◆ Exercise brief ◆
Render all three rows below as a two-column CSV with the header description,detections. Each row goes on one line, with its text in the first quoted field and its answer in the second; line breaks become spaces and the pictures are left out.

★ ★ ★ ★

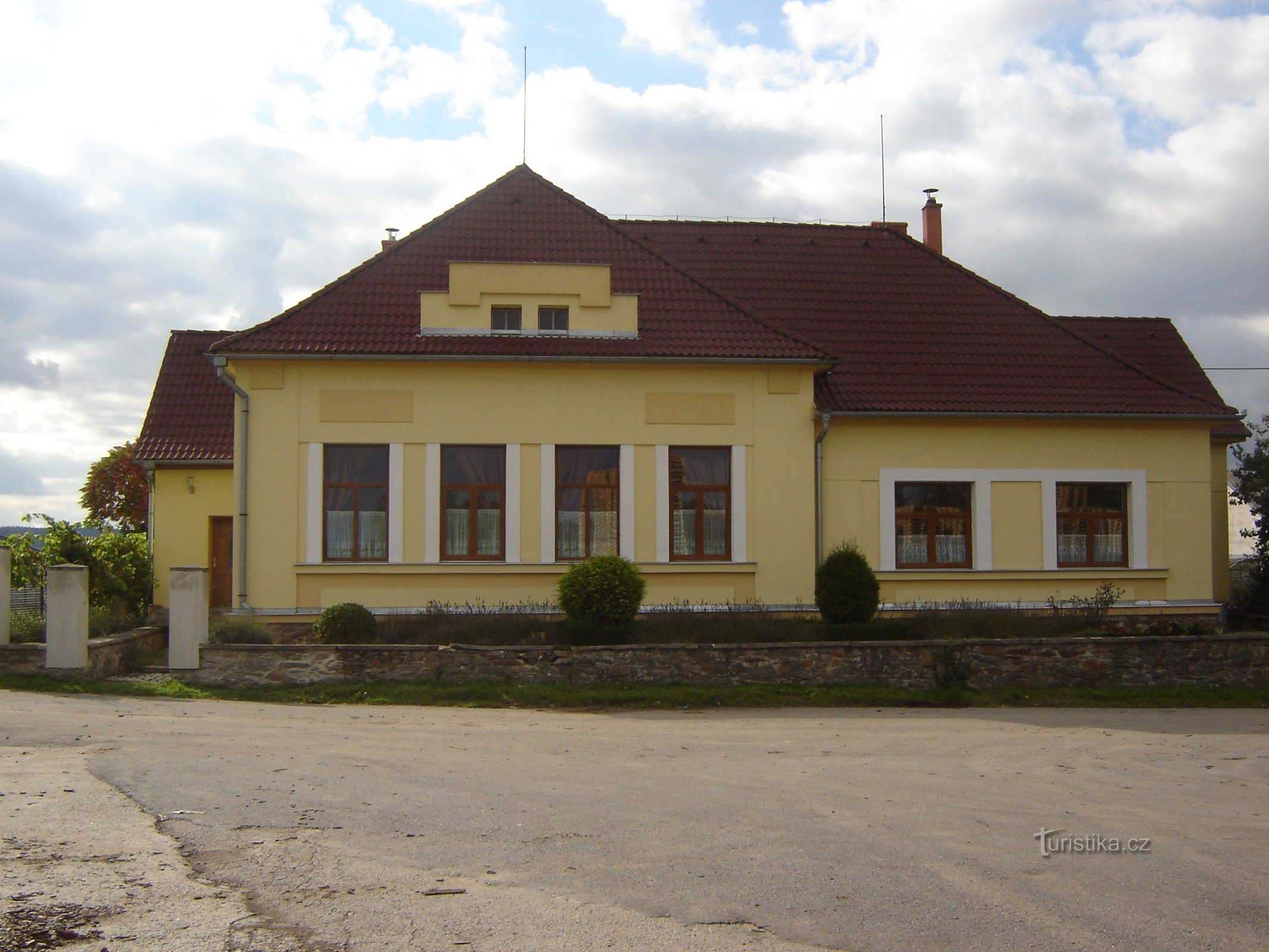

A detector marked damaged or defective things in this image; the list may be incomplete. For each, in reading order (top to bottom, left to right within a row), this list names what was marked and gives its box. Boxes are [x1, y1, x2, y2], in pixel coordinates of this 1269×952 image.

cracked pavement [2, 690, 1266, 952]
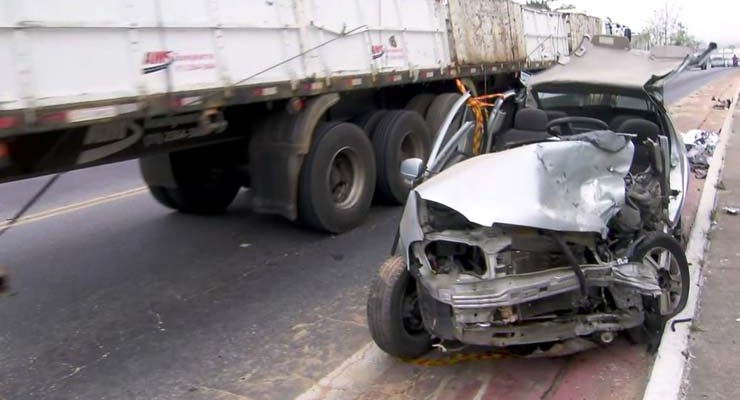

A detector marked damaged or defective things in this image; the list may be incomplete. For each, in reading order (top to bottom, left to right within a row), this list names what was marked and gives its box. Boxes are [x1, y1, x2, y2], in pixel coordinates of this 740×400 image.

crushed car hood [528, 35, 712, 101]
crushed car hood [414, 139, 632, 236]
damaged silver car [368, 36, 716, 358]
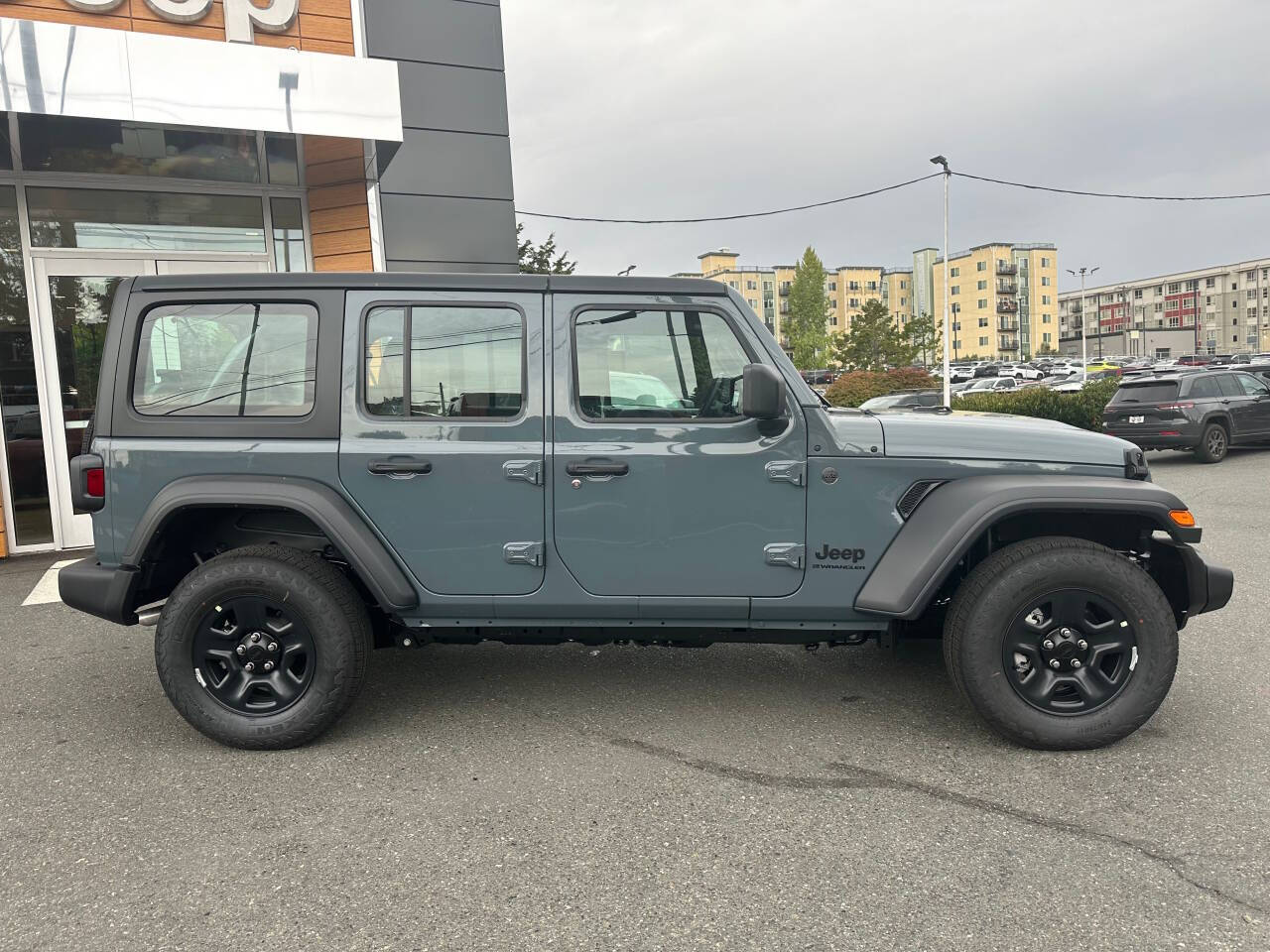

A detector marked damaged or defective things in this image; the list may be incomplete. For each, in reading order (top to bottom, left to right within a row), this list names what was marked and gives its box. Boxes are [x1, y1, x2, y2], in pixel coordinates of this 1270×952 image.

pavement crack [599, 736, 1264, 918]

★ ★ ★ ★

◆ Answer to the task ◆
description,detections
"A detector marked damaged or defective things in this image; the list may be incomplete. For each, in reading order (top to bottom, left to right within a row), this list names what was marked and gives its box. Boxes are [x1, y1, x2, y2], in pixel coordinates of this 1269×952 image.","cracked pavement [2, 690, 1266, 952]"
"A detector marked damaged or defective things in this image; the list may be incomplete. For each, in reading order (top to bottom, left to right within a row), this list names what was marked and gives its box. Boxes are [x1, y1, x2, y2], in pixel coordinates of this 740×400 image.","crushed car hood [528, 35, 712, 101] crushed car hood [414, 139, 632, 236] damaged silver car [368, 36, 716, 358]"
"A detector marked damaged or defective things in this image; the list may be incomplete. For each, in reading order (top to bottom, left to right within a row), this list names what was marked and gives its box. Boxes are [x1, y1, x2, y2], in pixel coordinates of this 1270×952 image.","pavement crack [599, 736, 1264, 918]"